Zamil Industrial Investment Company (ZIIC) is in the final stage of a two-year initiative to consolidate the IT environments of its core manufacturing sector businesses and create a shared services model through which its steel, glass and air conditioner companies can access the services they require.
“ZIIC is looking to lower overall operating costs in a tough competitive environment and ZIIC’s management wants to make sure that money is being spent where there is a fast and sure return. Therefore, consolidation, centralisation and accountability is the only way to do that,” says Zaki Sabbagh, CIO at ZIIC.
“Also, ZIIC companies have spent considerable money on technology such as its ERP applications and infrastructure. However, IT still needs to do a lot of work to leverage organisational visibility, reduce IT costs and generate business value from the investments we have made. Shared services will help us meet this goal,” he adds.

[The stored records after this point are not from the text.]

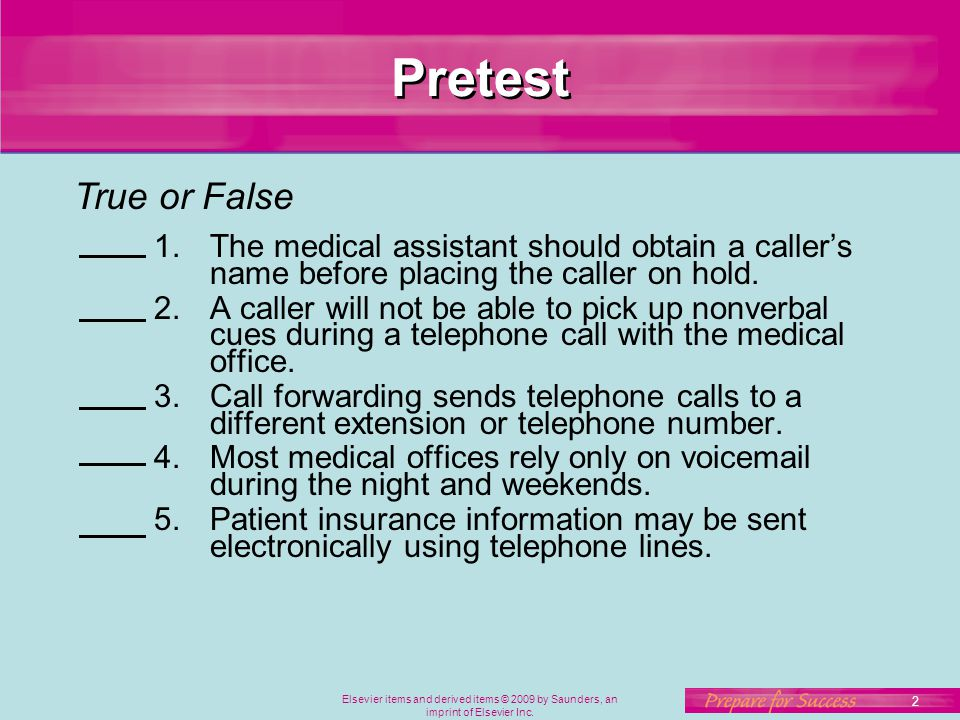 Pretest True or False. The medical assistant should obtain a caller's name before placing the caller on hold.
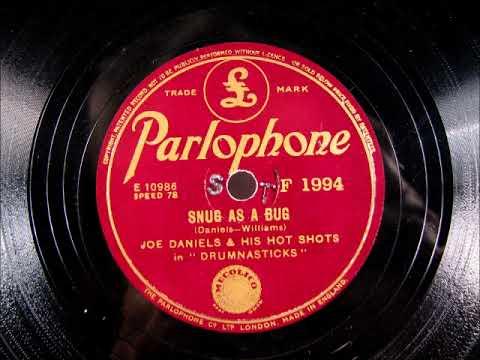 SNUG AS A BUG Jazz by Joe Daniels and his Hot Shots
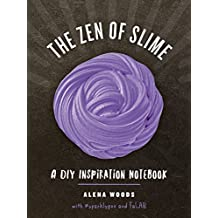 The Zen of Slime: A DIY Inspiration Notebook (English Edition)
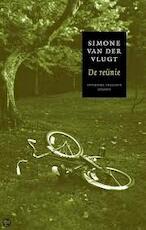 De reunie - Simone van der Vlugt (ISBN 9789041409119)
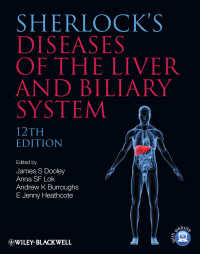 シャーロック肝臓・胆道疾患(第12版)<br>Sherlock's Diseases of the Liver and Biliary System(12)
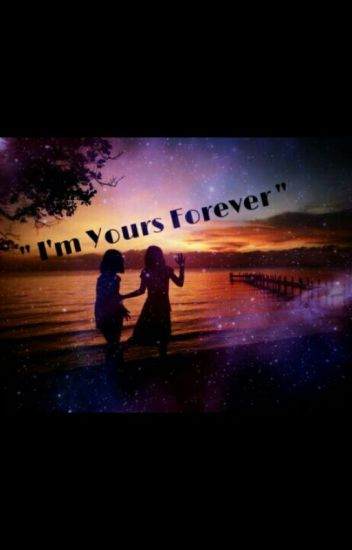 I'm Yours Forever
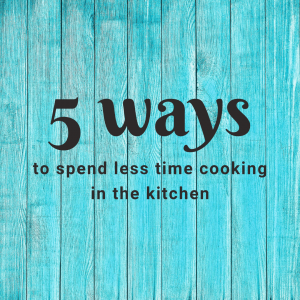 5 ways to spend less time cooking in the kitchen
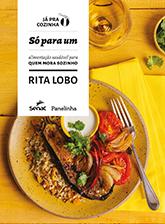 Só para um: alimentação saudável para quem mora sozinho - 1ª ed.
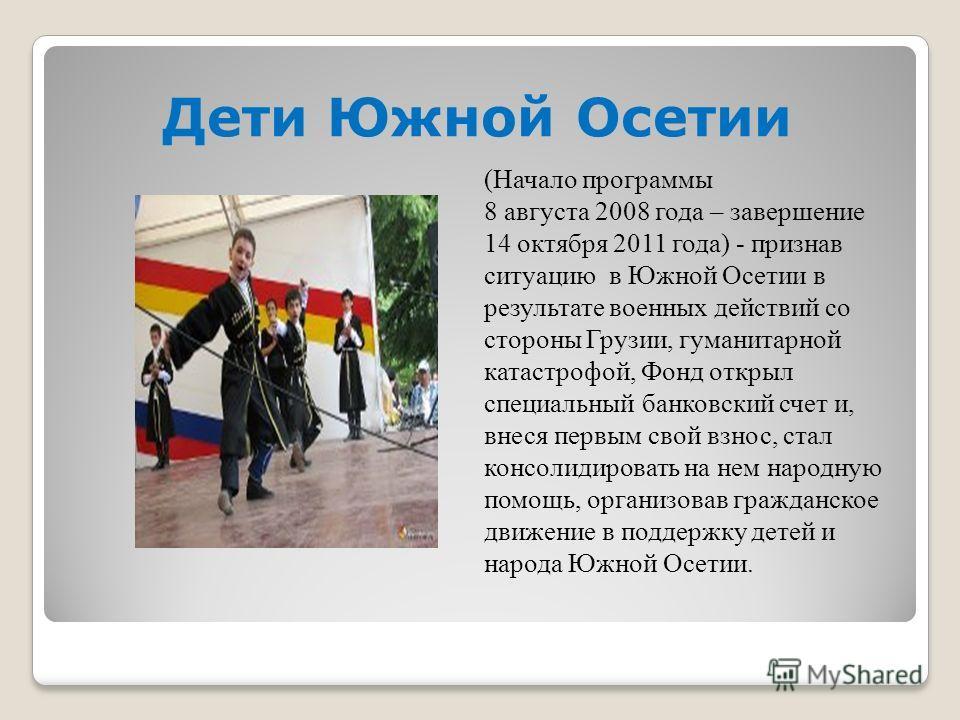 Дети Южной Осетии (Начало программы 8 августа 2008 года – завершение 14 октября 2011 года) - признав ситуацию в Южной Осетии в результате военных действий со стороны Грузии, гуманитарной катастрофой, Фонд открыл специальный банковский счет и, внеся п
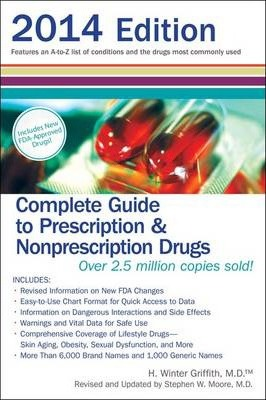 Complete Guide to Prescription and Nonprescription Drugs 2014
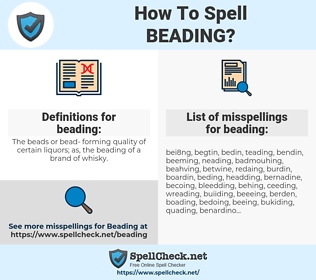 beading, spellcheck beading, how to spell beading, how do you spell beading, correct spelling for beading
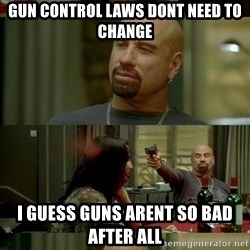 Skin Head John - Gun control Laws dont need to change I guess guns arent so bad after all
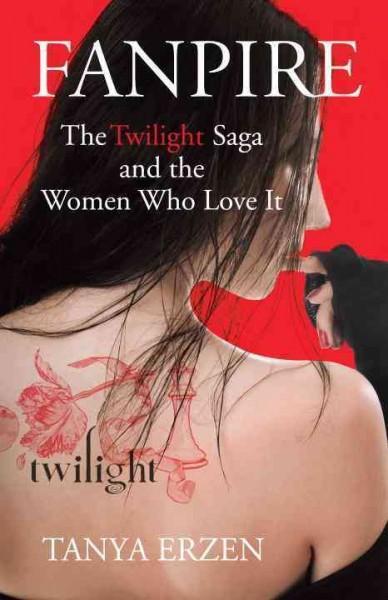 Fanpire: The Twilight Saga and the Women Who Love It (Hardcover)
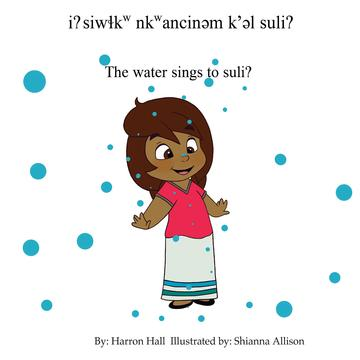 i? siw?kw nkwancin?m k'?l suli? / The Water Sings to Suli?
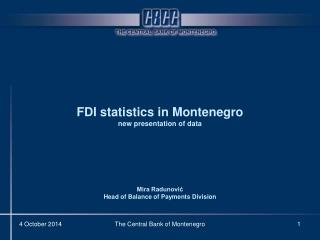 FDI statistics  in Montenegro  new presentation of data Mira Radunović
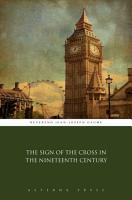 The Sign of the Cross in the Nineteenth Century PDF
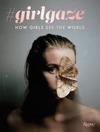 #girlgaze : how girls see the world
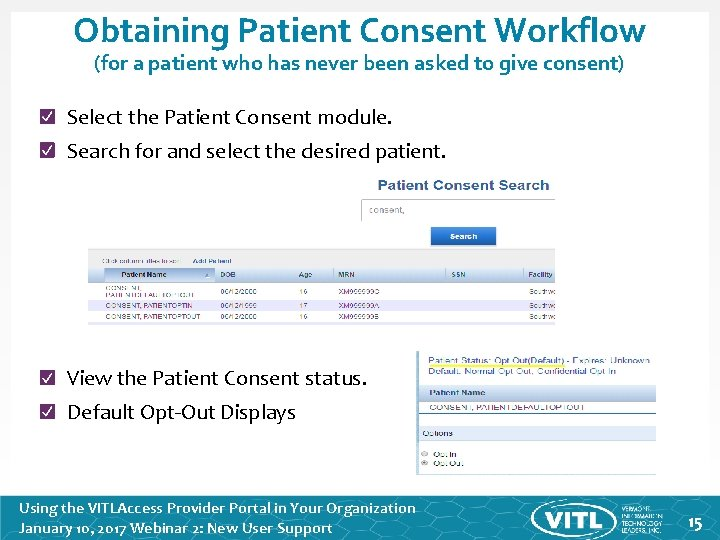 Obtaining Patient Consent Workflow (for a patient who has never been asked to give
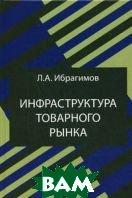 Инфраструктура товарного рынка. 2-е изд., перераб.и доп  Ибрагимов Л. А. купить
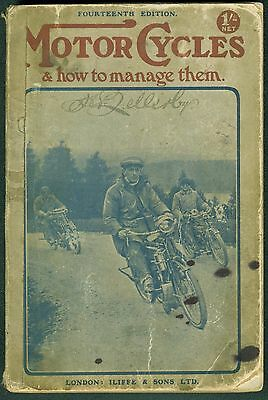 Vintage Motorcycle Book 'Motorcycles and how to Manage Them' 1911 Manual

To facilitate the shift to a shared services model, ZIIC has already consolidated its network and hardware infrastructures. A central data centre has been created, which houses a number of big iron servers from HP. Each business within the group can access the computing power it requires over a fast Ethernet network from Extreme. The Saudi company has also centralised its mail server requirements and is currently migrating to Oracle 11i to achieve standardisation for its enterprise resource planning (ERP) package.
Concurrent to the 11i migration, ZIIC is mapping its business processes to the consolidated IT environment. The company is also putting in place the tools it needs to measure the effectiveness of its consolidated IT environment and is creating service level agreements (SLAs) with each of the manufacturing firms.
Although the IT consolidation has taken some time, Sabbagh says it has been relatively straightforward and the biggest task has actually been on the human resources side. However, the switch to a centralised IT house helped address this and accelerated project buy in from technical staff that had, in the past, been used to serving just one of ZIIC’s standalone manufacturers.
“We have had to change the culture of the company and this was the most difficult part, which is why it took us almost one and a half years to do it. We had to explain to people why were doing this and what it meant to the company,” says Sabbagh.
“However, when we relocated to the new IT building people came to accept the shared services model and no longer focused on just working for the glass company or the steel company. Moving forward, this understanding will be key to ensuring the shared services model continues to grow within ZIIC and continues to deliver results,” he adds.